* [What you have to do]: Go through the entries below and return every line that contains "trainato".
Data extracts below:
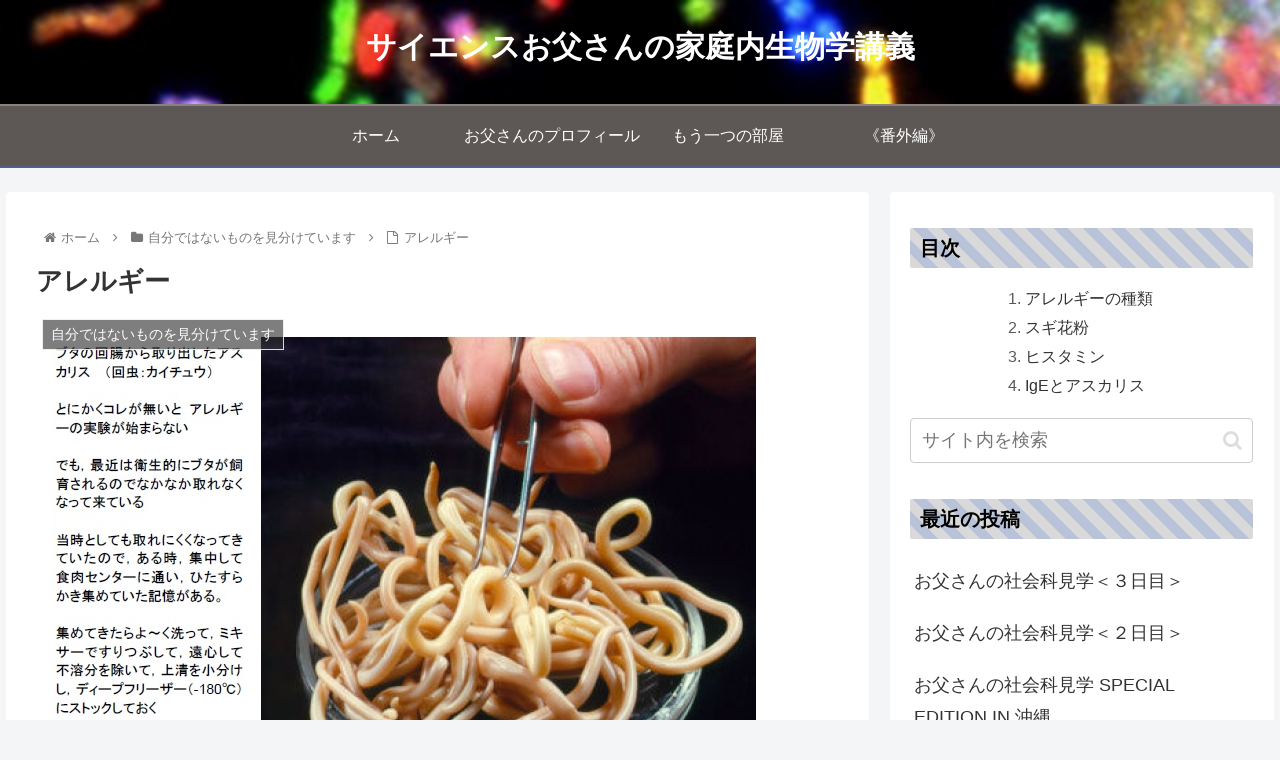

--- FILE ---
content_type: text/html; charset=utf-8
request_url: https://www.google.com/recaptcha/api2/aframe
body_size: 258
content:
<!DOCTYPE HTML><html><head><meta http-equiv="content-type" content="text/html; charset=UTF-8"></head><body><script nonce="ycxqdO6b4KNwLNJWRqbr0w">/** Anti-fraud and anti-abuse applications only. See google.com/recaptcha */ try{var clients={'sodar':'https://pagead2.googlesyndication.com/pagead/sodar?'};window.addEventListener("message",function(a){try{if(a.source===window.parent){var b=JSON.parse(a.data);var c=clients[b['id']];if(c){var d=document.createElement('img');d.src=c+b['params']+'&rc='+(localStorage.getItem("rc::a")?sessionStorage.getItem("rc::b"):"");window.document.body.appendChild(d);sessionStorage.setItem("rc::e",parseInt(sessionStorage.getItem("rc::e")||0)+1);localStorage.setItem("rc::h",'1768727252177');}}}catch(b){}});window.parent.postMessage("_grecaptcha_ready", "*");}catch(b){}</script></body></html>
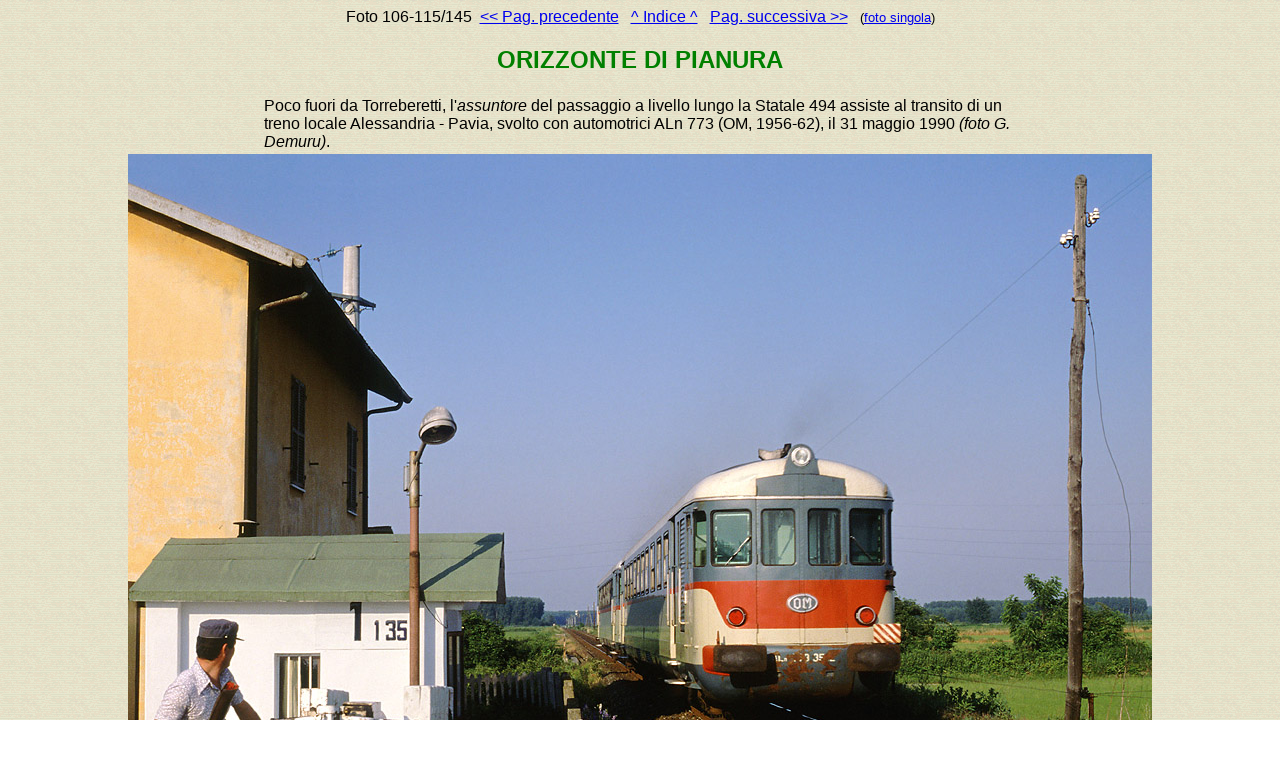

--- FILE ---
content_type: text/html
request_url: https://www.stagniweb.it/foto6.asp?File=orizzf&Inizio=106&Righe=10&InizioI=1&RigheI=200&Col=5&Titolo=0
body_size: 6285
content:

<html>
<head>
<meta http-equiv="Content-Type" content="text/html; charset=iso-8859-1">
<title>Orizzonte ferrovia&nbsp;
106
 - Stagniweb</title>
<base target="_self">
</head>
<body background="images/psfondo.gif"><font face="Arial"><center>Foto&nbsp;106-115/145&nbsp;&nbsp;<a href="foto6.asp?File=orizzf&Inizio=96&Righe=10&InizioI=1&RigheI=200&Col=5&Titolo=0"><< Pag. precedente</a>&nbsp;&nbsp;&nbsp;<a href="foto6.asp?Tipo=index&File=orizzf&Inizio=1&Righe=200&Col=5&Titolo=0">^ Indice ^</a>&nbsp;&nbsp;&nbsp;<a href="foto6.asp?File=orizzf&Inizio=116&Righe=10&InizioI=1&RigheI=200&Col=5&Titolo=0">Pag. successiva >></a>&nbsp;&nbsp;&nbsp;<small>(<a href="foto6.asp?File=orizzf&Inizio=106&Righe=1&InizioI=1&RigheI=200&Col=5&Titolo=0">foto singola</a>)</small><h2><font face="Arial" color="#008000">ORIZZONTE DI PIANURA</font></h2>
<table width="60%"><tr><td><font face="Arial">
Poco fuori da Torreberetti, l'<i>assuntore </i>del passaggio a livello lungo la Statale 494 assiste al transito di un treno locale Alessandria - Pavia, svolto con automotrici ALn 773 (OM, 1956-62), il 31 maggio 1990 <i>(foto G. Demuru)</i>.</td></tr></table>

<img src="altro/orizzf/773tber0.jpg" alt="ORIZZONTE DI PIANURA - Torreberetti" & border="0">
<hr><p>&nbsp;</p><table width="60%"><tr><td><font face="Arial">
Il fabbricato viaggiatori di Castel d'Agogna, poco lontano da Mortara in direzione di Casale Monferrato, si specchia nelle risaie allagate, mentre transita un treno locale composto da un'automotrice ALn 773 e un corto rimorchio Ln 664, il 24 aprile 1984. Oggi questo impianto giace in stato di totale abbandono, al pari di un gran numero di stazioni ferroviarie minori <i>(foto G. Demuru)</i>.</td></tr></table>

<img src="altro/orizzf/773cast4.jpg" alt="ORIZZONTE DI PIANURA - Castel d'Agogna" & border="0">
<hr><p>&nbsp;</p><table width="60%"><tr><td><font face="Arial">
L'assenza di vento garantisce la perfetta riflessione del treno nello specchio d'acqua della risaia da poco allagata. Il treno regionale 10329 Novara - Alessandria è trainato da una locomotiva E.424 degli anni Quaranta, tra Olevano e Valle Lomellina, il 22 aprile 2000.</td></tr></table>

<img src="altro/orizzf/424ole0.jpg" alt="ORIZZONTE DI PIANURA - Olevano" & border="0">
<hr><p>&nbsp;</p><table width="60%"><tr><td><font face="Arial">
Una giornata atmosfericamente notevole dona alla pianura vercellese lo sfondo spettacolare dell'intera catena alpina. Un treno di ALe 724 effettua il regionale 4195 Chivasso - Vercelli, tra Santhià e San Germano, il 19 aprile 1998.</td></tr></table>

<img src="altro/orizzf/724snth8.jpg" alt="ORIZZONTE DI PIANURA - Santhià" & border="0">
<hr><p>&nbsp;</p><table width="60%"><tr><td><font face="Arial">
Dal cavalcavia di Robarello, tra Vercelli e Santhià, si può assistere al transito dei veloci treni interregionali Milano - Torino, in composizioni omogenee da 12 carrozze MDVE al traino di una E.632, che qui può viaggiare a 160 km/h. Il 19 aprile 1998, è la volta della E.632.047 (TIBB, 1985) con l'Interregionale 2020.</td></tr></table>

<img src="altro/orizzf/632olce8.jpg" alt="ORIZZONTE DI PIANURA - S. Germano V." & border="0">
<hr><p>&nbsp;</p><table width="60%"><tr><td><font face="Arial">
Le locomotive E.444 «Tartaruga» nella loro versione d'origine sono state utilizzate con costanza sulla linea Milano - Torino. Il 21 marzo 1992, la E.444.053 (Off. Savigliano, 1972) è in testa all'Intercity 656 <i>Foscari </i>Venezia - Torino, presso Ponzana, sotto la tradizionale linea aerea FS, risalente all'elettrificazione della linea, attivata nel giugno 1961.</td></tr></table>

<img src="altro/orizzf/444ponz2.jpg" alt="ORIZZONTE DI PIANURA - Ponzana" & border="0">
<hr><p>&nbsp;</p><table width="60%"><tr><td><font face="Arial">
Le locomotive diesel D.345 si sono alternate spesso alle automotrici ALn 668 nello svolgimento dei servizi locali intorno a Pavia. La D.345.1047 (Sofer, 1975) è in testa al treno regionale 10316 per Vercelli, fotografato in mezzo al riso ormai cresciuto, tra Nicorvo e Robbio, il 3 luglio 1996.</td></tr></table>

<img src="altro/orizzf/345nico5.jpg" alt="ORIZZONTE DI PIANURA - Nicorvo" & border="0">
<hr><p>&nbsp;</p><table width="60%"><tr><td><font face="Arial">
Un biglietto Edmonson in partenza dalla sperduta stazione di Olcenengo, stampato con la tariffa del 1977 ma emesso soltanto il 15 aprile 1989.</td></tr></table>

<img src="altro/orizzf/Edm_olce.jpg" alt="ORIZZONTE DI PIANURA - I biglietti Edmonson" & border="0">
<hr><p>&nbsp;</p><table width="60%"><tr><td><font face="Arial">
Una locomotiva E.626 degli anni Trenta traina un treno merci in direzione Milano, presso Ponzana, il 9 maggio 1992.</td></tr></table>

<img src="altro/orizzf/626ponz2.jpg" alt="ORIZZONTE DI PIANURA - Ponzana" & border="0">
<hr><p>&nbsp;</p><table width="60%"><tr><td><font face="Arial">
Olcenengo rappresentava il tipico esempio di stazione sorta in aperta campagna, alquanto lontana dal piccolo comune di cui porta il nome. Oggi stazioni come questa non effettuano più servizio viaggiatori, ma fino a una decina di anni fa la fermata dei treni locali permetteva di raggiungere agevolmente ottime postazioni fotografiche, utilizzando solo i mezzi pubblici (nel frattempo, per fortuna, è stato introdotto l'ottimo servizio treno+bici, che consente una flessibilità persino superiore!). La sera del 19 aprile 1998, l'Intercity 637 <i>Valentino </i>Torino - Venezia è trainato da una locomotiva E.444R.</td></tr></table>

<img src="altro/orizzf/444olce8.jpg" alt="ORIZZONTE DI PIANURA - Olcenengo" & border="0">
<hr><p>&nbsp;</p>Foto&nbsp;106-115/145&nbsp;&nbsp;<a href="foto6.asp?File=orizzf&Inizio=96&Righe=10&InizioI=1&RigheI=200&Col=5&Titolo=0"><< Pag. precedente</a>&nbsp;&nbsp;&nbsp;<a href="foto6.asp?Tipo=index&File=orizzf&Inizio=1&Righe=200&Col=5&Titolo=0">^ Indice ^</a>&nbsp;&nbsp;&nbsp;<a href="foto6.asp?File=orizzf&Inizio=116&Righe=10&InizioI=1&RigheI=200&Col=5&Titolo=0">Pag. successiva >></a><p align="center"><font face="Arial"><small><a href="foto6.asp?File=orizzf&righe=1&inizio=141&InizioI=1&RigheI=150&Col=4&Titolo=0" target="_top">[Indice analitico]</a>&nbsp;&nbsp;&nbsp;<a href="foto.htm#large">[Indice della sezione / This Section]</a></small></font></p><p align="center"><font face="Arial"><small><a href="index.htm" target="_top">[Home page]</a></small></font></p>
</body>
</html>

End of Data extracts.
* [Solution to this task]:
L'assenza di vento garantisce la perfetta riflessione del treno nello specchio d'acqua della risaia da poco allagata. Il treno regionale 10329 Novara - Alessandria è trainato da una locomotiva E.424 degli anni Quaranta, tra Olevano e Valle Lomellina, il 22 aprile 2000.</td></tr></table>
Olcenengo rappresentava il tipico esempio di stazione sorta in aperta campagna, alquanto lontana dal piccolo comune di cui porta il nome. Oggi stazioni come questa non effettuano più servizio viaggiatori, ma fino a una decina di anni fa la fermata dei treni locali permetteva di raggiungere agevolmente ottime postazioni fotografiche, utilizzando solo i mezzi pubblici (nel frattempo, per fortuna, è stato introdotto l'ottimo servizio treno+bici, che consente una flessibilità persino superiore!). La sera del 19 aprile 1998, l'Intercity 637 <i>Valentino </i>Torino - Venezia è trainato da una locomotiva E.444R.</td></tr></table>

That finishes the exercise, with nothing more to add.